[07:31:53] <federico3>	 Amir1: can i start the schema change in s8?
[09:02:27] <Amir1>	 federico3: go for it
[09:02:44] <Amir1>	 regarding es one, I would need to look at our docs
[09:02:50] <Amir1>	 or previous cases
[09:02:55] <Amir1>	 x1 	eqiad 	snapshot 	very_wrong_size 	11 hours ago 	307.9 GB 	-20.2 % 	The previous backup had a size of 385.8 GB, a change larger than 15.0%.
[09:02:55] <Amir1>	 		dump 	very_wrong_size 	1 day, 7 hours ago 	96.8 GB 	+17.5 % 	The previous backup had a size of 82.4 GB, a change larger than 15.0%. 
[09:03:50] <Amir1>	 I really think the increase is because of double compression. Is it possible to exclude a table from dump compression since it's already compressed?
[09:04:52] <Amir1>	 Also ^_^
[09:04:53] <Amir1>	 s4 	eqiad 	snapshot 	wrong_size 	4 hours ago 	1.8 TB 	-5.4 % 	The previous backup had a size of 1.9 TB, a change larger than 5.0%. 
[09:04:58] <Amir1>	 (categorylinks)
[09:05:01] <federico3>	 i grew the xfs partition manually for now - my question is if we need to open a bug to a different team for the host provisioning or we want to do the repartitioning on new hosts
[09:54:57] <Amir1>	 https://www.irccloud.com/pastebin/epMuFJtr/
[09:55:14] <Amir1>	 The script is deleting these thumbnail sizes (and it continues in both directions)
[10:00:34] <federico3>	 uh?
[10:04:44] <federico3>	 I restarted ferm but /var/lib/prometheus/node.d/check_ferm_active.prom is still stale, is there any other known workaround?
[10:05:31] <jynus>	 It would be extremelly special to have an exception like that
[10:07:27] <federico3>	 uh?
[10:07:44] <jynus>	 I am answering amir
[10:10:11] <Amir1>	 jynus: noted, no big deal.
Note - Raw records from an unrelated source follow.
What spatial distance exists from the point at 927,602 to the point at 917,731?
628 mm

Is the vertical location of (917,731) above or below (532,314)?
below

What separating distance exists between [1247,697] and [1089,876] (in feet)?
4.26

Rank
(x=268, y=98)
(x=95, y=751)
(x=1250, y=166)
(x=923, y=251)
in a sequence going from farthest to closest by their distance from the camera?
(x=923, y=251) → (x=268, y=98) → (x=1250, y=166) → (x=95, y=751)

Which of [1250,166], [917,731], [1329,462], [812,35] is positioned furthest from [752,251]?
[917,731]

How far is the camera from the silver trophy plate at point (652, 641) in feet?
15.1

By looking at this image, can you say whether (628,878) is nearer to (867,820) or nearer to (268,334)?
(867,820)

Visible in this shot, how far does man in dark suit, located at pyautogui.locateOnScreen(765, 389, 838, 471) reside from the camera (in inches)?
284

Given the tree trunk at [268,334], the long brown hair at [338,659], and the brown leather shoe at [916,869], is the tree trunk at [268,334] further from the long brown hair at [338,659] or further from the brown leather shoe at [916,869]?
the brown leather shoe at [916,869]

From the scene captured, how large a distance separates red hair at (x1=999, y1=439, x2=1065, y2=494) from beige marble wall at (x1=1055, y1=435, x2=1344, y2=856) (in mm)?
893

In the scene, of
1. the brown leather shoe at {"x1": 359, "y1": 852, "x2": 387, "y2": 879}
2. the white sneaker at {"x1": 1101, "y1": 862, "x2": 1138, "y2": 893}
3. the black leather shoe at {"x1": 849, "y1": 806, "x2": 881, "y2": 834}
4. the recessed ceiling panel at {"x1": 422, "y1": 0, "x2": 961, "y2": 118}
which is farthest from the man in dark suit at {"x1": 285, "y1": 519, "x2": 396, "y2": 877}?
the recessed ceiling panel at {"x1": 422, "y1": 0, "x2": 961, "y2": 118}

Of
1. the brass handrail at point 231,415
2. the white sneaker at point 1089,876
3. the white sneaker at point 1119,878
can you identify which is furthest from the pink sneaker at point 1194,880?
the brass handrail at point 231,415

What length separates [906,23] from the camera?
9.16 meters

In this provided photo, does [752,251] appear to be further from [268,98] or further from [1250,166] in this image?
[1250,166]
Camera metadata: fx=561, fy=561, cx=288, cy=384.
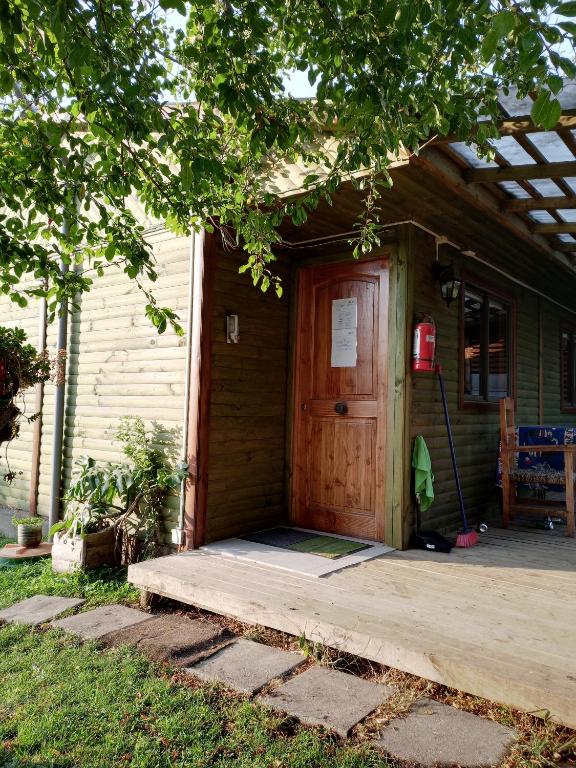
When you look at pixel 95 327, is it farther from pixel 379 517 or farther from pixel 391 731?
pixel 391 731

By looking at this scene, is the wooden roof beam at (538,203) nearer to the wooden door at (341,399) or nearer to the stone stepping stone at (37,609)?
the wooden door at (341,399)

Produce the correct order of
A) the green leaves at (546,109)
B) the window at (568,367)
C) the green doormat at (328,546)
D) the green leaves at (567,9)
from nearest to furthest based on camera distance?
1. the green leaves at (567,9)
2. the green leaves at (546,109)
3. the green doormat at (328,546)
4. the window at (568,367)

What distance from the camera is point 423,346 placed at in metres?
4.14

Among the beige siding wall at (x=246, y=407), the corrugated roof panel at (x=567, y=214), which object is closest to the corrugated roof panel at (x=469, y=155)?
the corrugated roof panel at (x=567, y=214)

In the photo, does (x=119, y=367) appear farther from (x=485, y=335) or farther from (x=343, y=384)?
(x=485, y=335)

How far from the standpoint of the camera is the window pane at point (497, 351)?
5.67 meters

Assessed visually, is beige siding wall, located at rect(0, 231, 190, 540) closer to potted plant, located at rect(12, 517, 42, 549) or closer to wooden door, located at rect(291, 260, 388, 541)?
potted plant, located at rect(12, 517, 42, 549)

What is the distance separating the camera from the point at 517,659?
2.27m

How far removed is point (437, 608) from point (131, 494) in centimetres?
251

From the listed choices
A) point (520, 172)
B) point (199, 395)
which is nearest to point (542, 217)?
point (520, 172)

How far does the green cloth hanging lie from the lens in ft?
13.4

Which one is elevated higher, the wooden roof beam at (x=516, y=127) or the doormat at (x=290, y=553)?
the wooden roof beam at (x=516, y=127)

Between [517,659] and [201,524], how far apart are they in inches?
94.3

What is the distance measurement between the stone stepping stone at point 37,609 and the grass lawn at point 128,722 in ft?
1.41
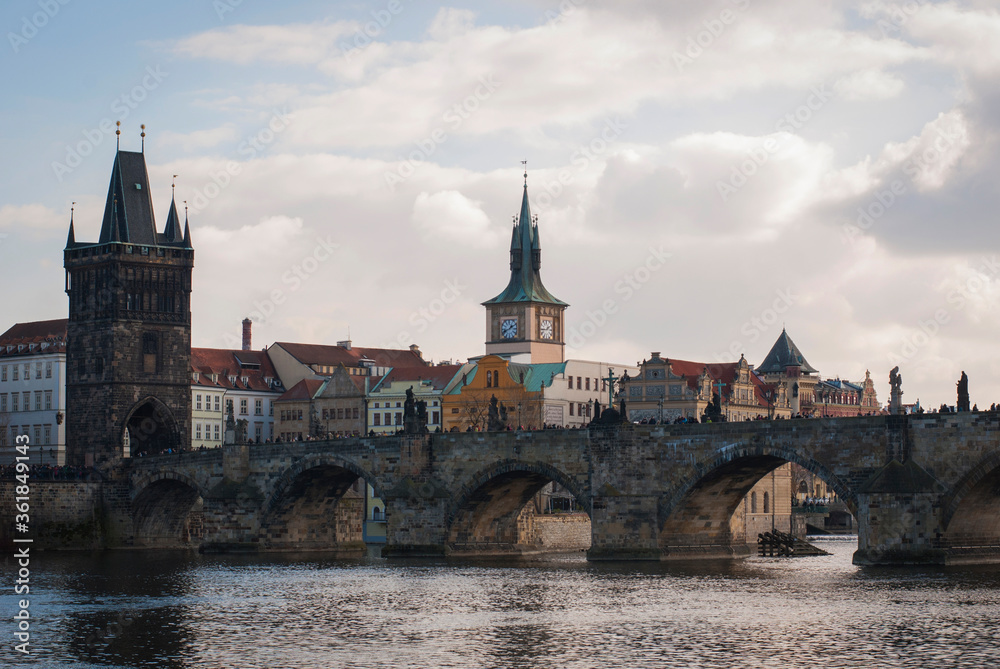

I'm asking them to move it to ES anyway, it'll change
[10:13:25] <federico3>	 I'm seeing nrpe2nodexp-ferm_active logging out an error around permissions for /var/lib/prometheus/node.d - I'm not seeing bug reports for this in phab - has anyone seen this before?
[10:14:14] <jynus>	 given that is probably a new alert, I don't think it has been seen before
[10:16:42] <jynus>	 you should mention it to Tiziano, I think: T384472
[10:16:42] <stashbot>	 T384472: Candidate nrpe checks for compatibility layer icinga/prometheus/alertmanager - https://phabricator.wikimedia.org/T384472
[10:21:33] <federico3>	     it's probably a red herring, other "healthy" hosts are showing the same error but the stale file is not there
[10:22:19] <federico3>	 thanks, I'll poke him
[10:27:13] <jynus>	 Amir1: also, compressing on backup still gets a 42% reduction on backed up size
[10:28:32] <jynus>	 I think the increase could be because it has to be stored in hexadecimal for text dumping
[10:30:12] <Amir1>	 Aaah. That makes more sense
[10:30:42] <Amir1>	 I knew double compression increases the size but 20% is way too much for that
[10:31:00] <jynus>	 no no, compression decreases the size
[10:31:00] <Amir1>	 This makes a lot more sense 
[10:31:24] <jynus>	 I am now wondering if what's stored on rows is very inefficient
[10:31:35] <jynus>	 if it is hexadecimal on source
[10:31:58] <Amir1>	 It's gzipped content of the original 
[10:32:17] <Amir1>	 I hope it's not turned into hex before storage
[10:33:02] <Amir1>	 I check 
[10:47:14] <jynus>	 so it has "rawdeflate," + base64 encoded content, with around a +1/3 overhead
[10:47:28] <Amir1>	 yup, I just checked
[10:50:38] <jynus>	 still it should be around half the size of the original, with some extra overhead
[10:51:19] <jynus>	 1383 bytes on db, 2673 bytes the original
[11:54:59] <Amir1>	 federico3: would you mind running the checklist script again on this ticket? https://phabricator.wikimedia.org/T395241
[12:10:38] <federico3>	 checklist script? 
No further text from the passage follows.